Recently I noted that it’s actually the Sophos XG firewalls at our remote sites that are dropping the connections, but oddly only when the R80.X cluster was active, not R77.20. Of course upon me telling Check Point it’s the Sophos XG that’s dropping the connections, they immediately closed the call, with a rather abrupt response.
Subsequently, I believe I've found the issue. The problem appears to be related R80.20 (and newer), incorrectly altering the Selective Acknowledgement (SACK) packets that are used to efficiently resolve packet loss (lost segment) issues. You can see what happens in the packet captures below.
Capture from Internal Interface (Where the server is connected)
Packet Time Source Destination Protocol Length Info
14 2020-07-21 07:52:13.987323 SERVER CLIENT TCP 60 443 → 53954 [ACK] Seq=1896 Ack=2014 Win=35456 Len=0
15 2020-07-21 07:52:14.026565 CLIENT SERVER TCP 1506 [TCP Previous segment not captured] 53954 → 443 [ACK] Seq=3482 Ack=1896 Win=65536 Len=1452 [TCP segment of a reassembled PDU]
16 2020-07-21 07:52:14.027036 CLIENT SERVER TCP 1506 53954 → 443 [ACK] Seq=4934 Ack=1896 Win=65536 Len=1452 [TCP segment of a reassembled PDU]
17 2020-07-21 07:52:14.027050 SERVER CLIENT TCP 66 [TCP Window Update] 443 → 53954 [ACK] Seq=1896 Ack=2014 Win=38272 Len=0 SLE=3482 SRE=4934
Simultaneous Capture from External Interface (Where the client is connected)
Packet Time Source Destination Protocol Length Info
14 2020-07-21 07:52:13.987378 SERVER CLIENT TCP 54 443 → 53954 [ACK] Seq=1896 Ack=2014 Win=35456 Len=0
15 2020-07-21 07:52:14.026552 CLIENT SERVER TCP 1506 [TCP Previous segment not captured] 53954 → 443 [ACK] Seq=3482 Ack=1896 Win=65536 Len=1452 [TCP segment of a reassembled PDU]
16 2020-07-21 07:52:14.027024 CLIENT SERVER TCP 1506 53954 → 443 [ACK] Seq=4934 Ack=1896 Win=65536 Len=1452 [TCP segment of a reassembled PDU]
17 2020-07-21 07:52:14.027060 SERVER CLIENT TCP 66 [TCP Window Update] 443 → 53954 [ACK] Seq=1896 Ack=2014 Win=38272 Len=0 SLE=905734836 SRE=905736288
In packet 17, the SLE (left edge) and SRE (right edge) sequence numbers are altered from when they enter the R80.X firewall to when they leave. The values are not valid sequence numbers (much too high and not previous sequence numbers in this connection) so our Sophos XG firewalls at the remote sites are correctly dropping the packets as invalid.

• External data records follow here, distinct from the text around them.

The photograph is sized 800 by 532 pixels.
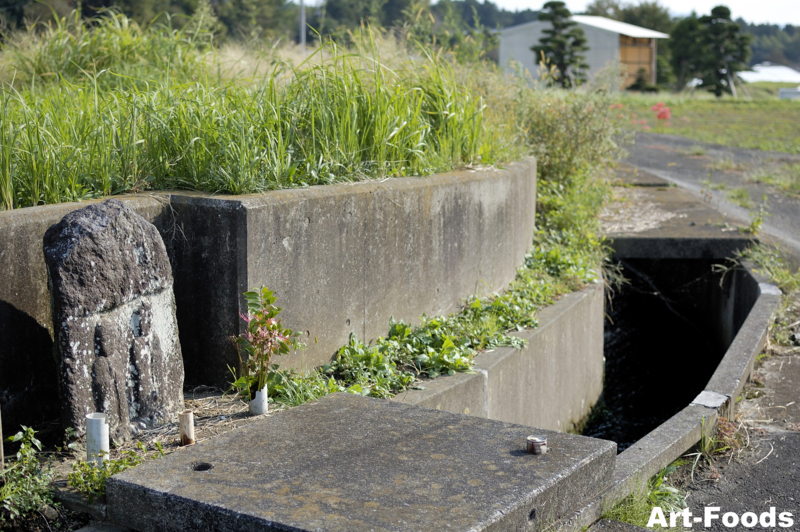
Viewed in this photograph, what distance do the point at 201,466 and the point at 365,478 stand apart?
Result: 583mm

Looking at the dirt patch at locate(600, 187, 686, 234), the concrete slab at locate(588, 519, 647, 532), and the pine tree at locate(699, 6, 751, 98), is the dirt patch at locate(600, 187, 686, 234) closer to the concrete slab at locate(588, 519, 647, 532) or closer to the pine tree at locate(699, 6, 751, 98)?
Result: the concrete slab at locate(588, 519, 647, 532)

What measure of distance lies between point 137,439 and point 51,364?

Today I tried going live with R80.40 in our environment again, but turned off selective acknowledgements in Gaia. Although this obviously isn't the long term fix, everything is working fine, no reports of connections being lost (reset) or performance issues! I await Check Point to acknowledge and fix the issue that's persisted since R80.20 and will be affecting a lot of customers, but at least I have found a workaround in the meantime and hope it helps someone.